ICLR2026参加記 (Journal to Conference)
松井研D2の佐藤です。TMLRに採択された論文、PCF Learned Sort: a Learning Augmented Sort Algorithm with O(nloglogn) Expected Complexityを、Journal to Conferenceという制度によりICLR2026で発表してきました。本記事は、Journal to Conferenceという制度の紹介の後に、ICLR2026参加記が続く構成になっています。
Journal to Conference
Journal to Conferenceは、JMLRまたはTMLRに、J2C Certification/Featured Certification/Outstanding Certificationとして採択された論文を、掲載から2年以内のNeurIPS/ICML/ICLRで発表できる、という制度です(詳しくはこちらの記事などをご覧ください)。ジャーナル型の査読の利点を保ちつつ、会議での発表・交流の機会を与えることを意図して導入された制度のようです。基本的に希望した会議で発表することができますが、それぞれの会議に枠があり、先着順のようです。
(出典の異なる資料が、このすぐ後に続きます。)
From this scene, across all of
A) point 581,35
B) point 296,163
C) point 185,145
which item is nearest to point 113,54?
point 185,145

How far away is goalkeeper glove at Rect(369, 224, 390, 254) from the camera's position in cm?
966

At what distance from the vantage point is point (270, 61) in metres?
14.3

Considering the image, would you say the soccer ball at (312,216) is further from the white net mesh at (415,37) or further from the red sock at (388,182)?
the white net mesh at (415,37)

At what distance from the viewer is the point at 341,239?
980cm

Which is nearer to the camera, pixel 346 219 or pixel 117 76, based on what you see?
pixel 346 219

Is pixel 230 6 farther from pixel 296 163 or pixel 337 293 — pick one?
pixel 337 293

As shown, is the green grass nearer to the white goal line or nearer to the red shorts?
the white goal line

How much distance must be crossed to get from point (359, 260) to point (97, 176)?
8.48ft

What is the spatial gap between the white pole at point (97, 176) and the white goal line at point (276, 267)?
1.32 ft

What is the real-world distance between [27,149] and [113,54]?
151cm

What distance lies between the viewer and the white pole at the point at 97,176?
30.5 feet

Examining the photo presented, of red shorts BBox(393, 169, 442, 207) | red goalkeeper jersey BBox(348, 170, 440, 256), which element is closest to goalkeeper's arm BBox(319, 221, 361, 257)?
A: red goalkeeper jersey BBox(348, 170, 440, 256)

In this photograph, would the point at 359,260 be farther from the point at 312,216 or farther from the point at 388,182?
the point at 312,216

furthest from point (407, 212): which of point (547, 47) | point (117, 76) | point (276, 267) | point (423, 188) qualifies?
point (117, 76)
私の場合、この論文はTMLRに2025年3月に提出し、10月に採択、11月に掲載されました。採択通知とともにFeatured Certificationが知らされ、その時点で選択できる学会はICLR2026だけでした。少し待てばそれ以降の会議の募集が始まるので、そちらで発表することも可能でしたが、今回の論文の内容はできるだけ早く発表したいと思い、ICLR2026で発表することにしました。結果的に知り合いが多い会議に行けたので、良かったなと思います。
ICLR2026 参加記
ICLR 2026は、日本から見ると地球のほぼ裏側にあたる、ブラジル・リオデジャネイロで開催されました。行きは36時間、帰りは30時間くらいかかり、かなり体力が削られた感覚がありました。ブラジルに行くためには、そして帰ってくるためには、体力が必要だと感じました。また、リオデジャネイロの治安について不安にさせるニュース(学会参加者がUberを待っている間に強盗にあった、など)が度々流れ込んできていたので、常に不安を感じながら生活していました。ICLRからの指示などに従って気をつけて行動したおかげで、トラブルに遭うことなく無事帰ることができました。
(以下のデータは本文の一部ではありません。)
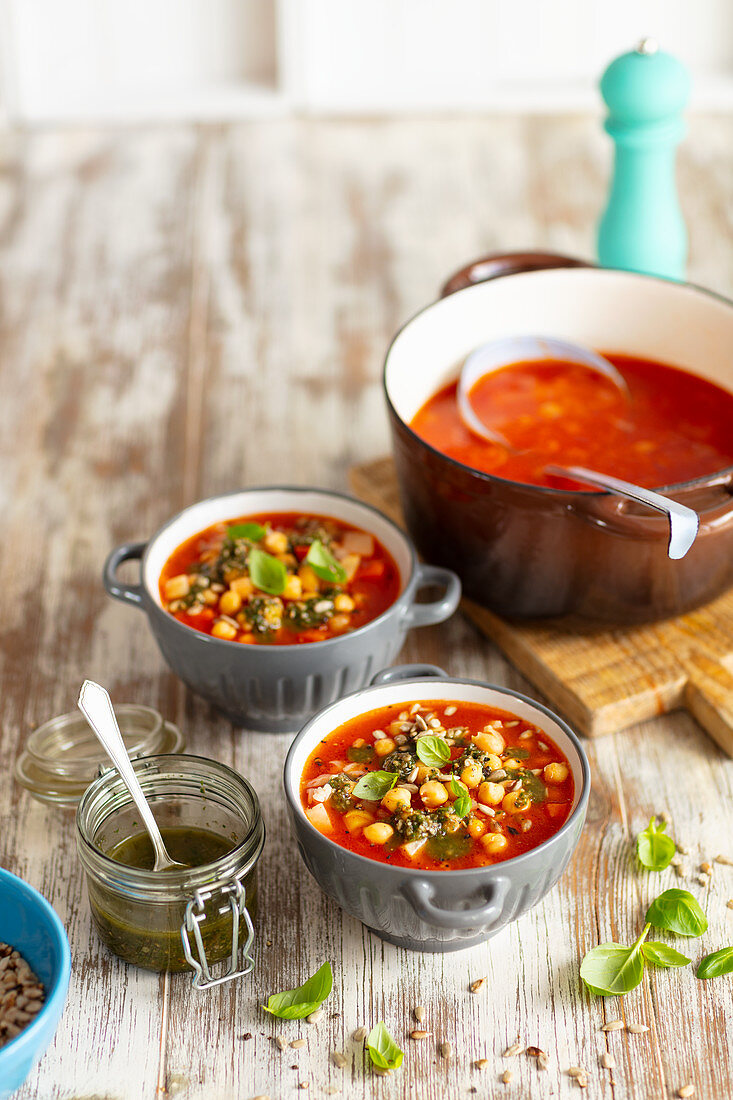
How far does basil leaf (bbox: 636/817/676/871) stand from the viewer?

今回のICLRは、オーラルとポスターが並行して開催されるスタイルでした。私は主にポスターを回っていました。私にとっては、インタラクティブに質問しながら発表を聞くことができるポスターの方が、得られるものが多いように感じたからです。ただ、同世代くらいの人が大勢の前でオーラル発表している様子を見るとモチベーションが上がったりもするので、そういう目的でたまにオーラルを覗いてみたりもしました。 私の研究分野にがっちり合致するようなポスターはあまり見当たらなかったので、今回は最近勉強しているバンディットアルゴリズムのポスターを見て回りました。大まかなトレンド・雰囲気を知ることができて良かったです:面白い(未開拓で、定式化可能で、実用的な)問題設定を立て、割とシンプルなアルゴリズムを提案し、良い理論保証を得る、という研究が多かったです。
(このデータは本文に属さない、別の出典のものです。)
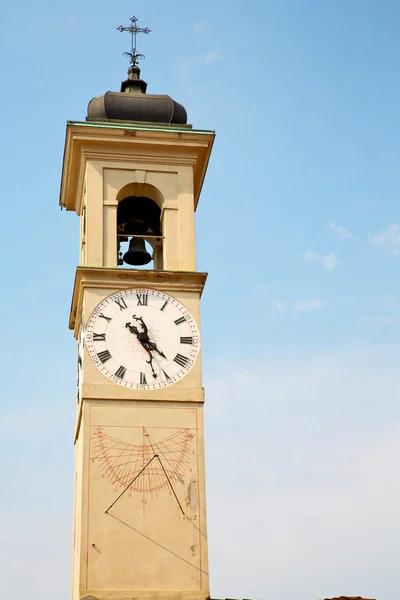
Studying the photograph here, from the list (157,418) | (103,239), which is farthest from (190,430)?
(103,239)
私の発表については、正直ICLRのメインのトレンドからは少しズレた内容だったので不安でしたが、それなりに興味を持った人がちょこちょこ聞きに来てくれました。全体的に優しく建設的なコメントをしてくれる印象を受け、普段匿名の査読者たちから受ける印象とはかなり違うように思いました。多くの人が最後には「かっこいい研究だね」とか言ってくれたりする、いい雰囲気でした。 ポスターの構成については、3年前のNeurIPSでのポスターで文字が多すぎて良くなかったという反省があったので、今回は文字少なめ・図多めで挑みました。結果的に、ポスターにある情報を使って必要十分に説明できたと思うので、今回はこの構成で正解だったのかなと思いました。ただ、他のポスターに比べて文字があまりに大きく、情報量が少ないようにも感じたので、次回はもう少しだけ情報量を増やしても良いかもしれないと思いました。

ポスター発表の様子
多くの日本人の方と交流できたのも良かったです。 山肩研M1の井澤君が日本出身の学生でのご飯会を企画してくれて、学部や修士の頃から積極的にトップカンファにガンガン通す優秀な皆さんとお話しして刺激を受けることができました。 また、東大相澤研で修士をとった後、現在はETHでPhDに進んでいる江頭と再会しました。私は、学部・修士を通して彼に引き離されないように常に意識しており、彼がETHに行ってからもちょくちょく彼のPublicationを確認するなどしていました。今回、彼も私の進捗をこそこそと監視するくらいには私のことを意識していることを知ることができました。これからも彼の良き競争相手となれるように、頑張ろうと思いました。